Italy’s Finance Minister Defends Paschi Sale to UniCredit
(Bloomberg) -- Italian Finance Minister Daniele Franco defended the potential sale of troubled lender Banca Monte dei Paschi di Siena SpA to UniCredit Spa, as the process to sell the troubled lender gained momentum.
Addressing lawmakers on Wednesday evening, Franco confirmed UniCredit recently entered Paschi’s data room, and the bank now has 40 days to examine its books.
That period could be extended, he said, adding that this is the only deal under review and that he sees no viable options for securing the bank without a combination with a strategic partner. Following a deal, Italy may own a stake in UniCredit, Franco said.
Italy has repeatedly bailed out Paschi, with the first rescue coming in 2009. The government now owns over 64% of the lender, and securing a sale in 2021, as agreed with the European Union, has been one of the biggest challenges for Franco since his appointment by Prime Minister Mario Draghi earlier this year.
“Since last autumn, the Treasury started to look for a possible partner for Paschi,” Franco said. “There is no ground to start a dialog with the EU over a plan to keep it stand-alone, but there are no elements to suggest Paschi will be broken up.”
While Monte Paschi predicts 2.5 billion euros ($3 billion) in fresh capital will be needed if a takeover doesn’t materialize, Franco has warned that without a merger the shortfall would be far higher. Stress tests conducted last week highlighted that the world’s oldest bank needs “a large-scale structural strengthening,” Franco said.

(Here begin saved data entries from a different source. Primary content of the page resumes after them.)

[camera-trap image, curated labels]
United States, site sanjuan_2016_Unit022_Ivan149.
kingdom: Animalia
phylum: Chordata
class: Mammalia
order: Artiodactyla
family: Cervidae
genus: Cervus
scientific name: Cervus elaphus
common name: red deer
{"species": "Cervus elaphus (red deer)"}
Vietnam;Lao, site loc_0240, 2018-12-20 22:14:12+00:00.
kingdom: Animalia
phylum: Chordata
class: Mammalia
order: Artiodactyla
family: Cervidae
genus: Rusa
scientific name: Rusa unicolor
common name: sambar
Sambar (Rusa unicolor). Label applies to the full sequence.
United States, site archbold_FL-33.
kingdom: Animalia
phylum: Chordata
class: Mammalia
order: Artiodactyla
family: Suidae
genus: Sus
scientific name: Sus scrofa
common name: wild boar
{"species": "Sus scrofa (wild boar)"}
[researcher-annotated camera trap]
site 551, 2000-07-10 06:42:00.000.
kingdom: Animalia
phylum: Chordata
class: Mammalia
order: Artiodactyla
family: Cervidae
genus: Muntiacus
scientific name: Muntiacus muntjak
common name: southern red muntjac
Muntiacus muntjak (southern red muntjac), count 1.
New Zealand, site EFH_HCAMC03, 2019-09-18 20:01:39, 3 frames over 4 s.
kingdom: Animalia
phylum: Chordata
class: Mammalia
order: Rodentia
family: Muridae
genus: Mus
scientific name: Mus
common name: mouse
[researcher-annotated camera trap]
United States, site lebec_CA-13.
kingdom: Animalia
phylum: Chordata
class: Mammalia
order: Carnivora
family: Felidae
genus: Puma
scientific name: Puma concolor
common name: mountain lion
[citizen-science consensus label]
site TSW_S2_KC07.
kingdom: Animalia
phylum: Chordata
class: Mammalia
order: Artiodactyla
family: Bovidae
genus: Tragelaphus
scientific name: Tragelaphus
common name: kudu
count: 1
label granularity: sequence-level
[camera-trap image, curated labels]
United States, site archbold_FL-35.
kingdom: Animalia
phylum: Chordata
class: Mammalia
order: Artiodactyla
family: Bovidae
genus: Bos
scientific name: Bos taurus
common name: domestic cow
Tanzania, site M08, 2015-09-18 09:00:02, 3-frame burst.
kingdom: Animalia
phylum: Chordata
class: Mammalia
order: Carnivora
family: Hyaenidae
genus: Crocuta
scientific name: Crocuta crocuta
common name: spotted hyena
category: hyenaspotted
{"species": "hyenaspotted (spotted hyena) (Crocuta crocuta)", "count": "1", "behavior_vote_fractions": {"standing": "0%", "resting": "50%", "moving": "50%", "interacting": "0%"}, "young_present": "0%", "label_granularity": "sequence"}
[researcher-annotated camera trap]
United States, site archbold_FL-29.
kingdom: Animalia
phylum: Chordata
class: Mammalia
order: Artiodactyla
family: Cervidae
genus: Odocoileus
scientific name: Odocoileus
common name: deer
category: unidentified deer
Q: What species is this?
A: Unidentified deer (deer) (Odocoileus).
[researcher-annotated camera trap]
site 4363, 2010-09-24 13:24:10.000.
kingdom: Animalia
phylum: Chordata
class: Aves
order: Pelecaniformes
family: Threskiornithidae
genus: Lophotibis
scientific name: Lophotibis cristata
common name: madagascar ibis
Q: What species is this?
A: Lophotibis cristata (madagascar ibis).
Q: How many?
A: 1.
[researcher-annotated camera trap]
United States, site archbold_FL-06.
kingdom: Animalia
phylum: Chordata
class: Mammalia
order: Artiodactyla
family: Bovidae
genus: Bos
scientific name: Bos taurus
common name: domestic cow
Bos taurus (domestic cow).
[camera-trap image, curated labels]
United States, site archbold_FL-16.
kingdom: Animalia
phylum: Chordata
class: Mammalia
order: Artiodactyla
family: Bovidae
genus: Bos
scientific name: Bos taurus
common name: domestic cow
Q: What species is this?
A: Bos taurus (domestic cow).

Lawmakers from all the main parties in Draghi’s coalition are questioning the deal’s price tag, with the government on the hook for as much as 10 billion euros based on conditions set by UniCredit, according to people familiar with the matter.
Political leaders have also raised concerns on possible job cuts and the potential loss of a prestigious historic brand.
While Franco said the government is prioritizing protecting the bank’s workers, he warned that redundancies could be much more than the 2,500 outlined in the bank’s plan.
A deal with UniCredit could require about 6,000 job cuts, mostly in Tuscany, according to people familiar with the matter.
The announcement of new negotiations between Rome and UniCredit has stirred controversy among politicians. Talks had been frozen ever since Andrea Orcel took over the top job at UniCredit, and the news of a resumption of contacts came just hours before Paschi emerged as the worst performer in European regulators’ stress tests.
UniCredit and the Treasury have agreed on the outline of a possible transaction that would grant Italy’s second-biggest bank a capital-neutral deal, with all Paschi’s bad loans and any extraordinary legal cases stripped out, plus protections from other potential credit risks.
Those conditions haven’t been well received in the Tuscan city of Siena, where Paschi is based, and one member of Draghi’s coalition, the Democratic Party, or PD, may be concerned that it could be hurt by the deal.
Tuscany is one of the party’s strongholds, and repercussions from the bank’s loss of influence and job cuts could cut into the PD’s strength.
PD leader Enrico Letta will face questioning from voters on the issue in coming weeks. Letta, a former prime minister, is running to replace Pier Carlo Padoan as a member of parliament for the Siena area. Padoan, a one-time finance minister, gave up his seat to become UniCredit’s chairman.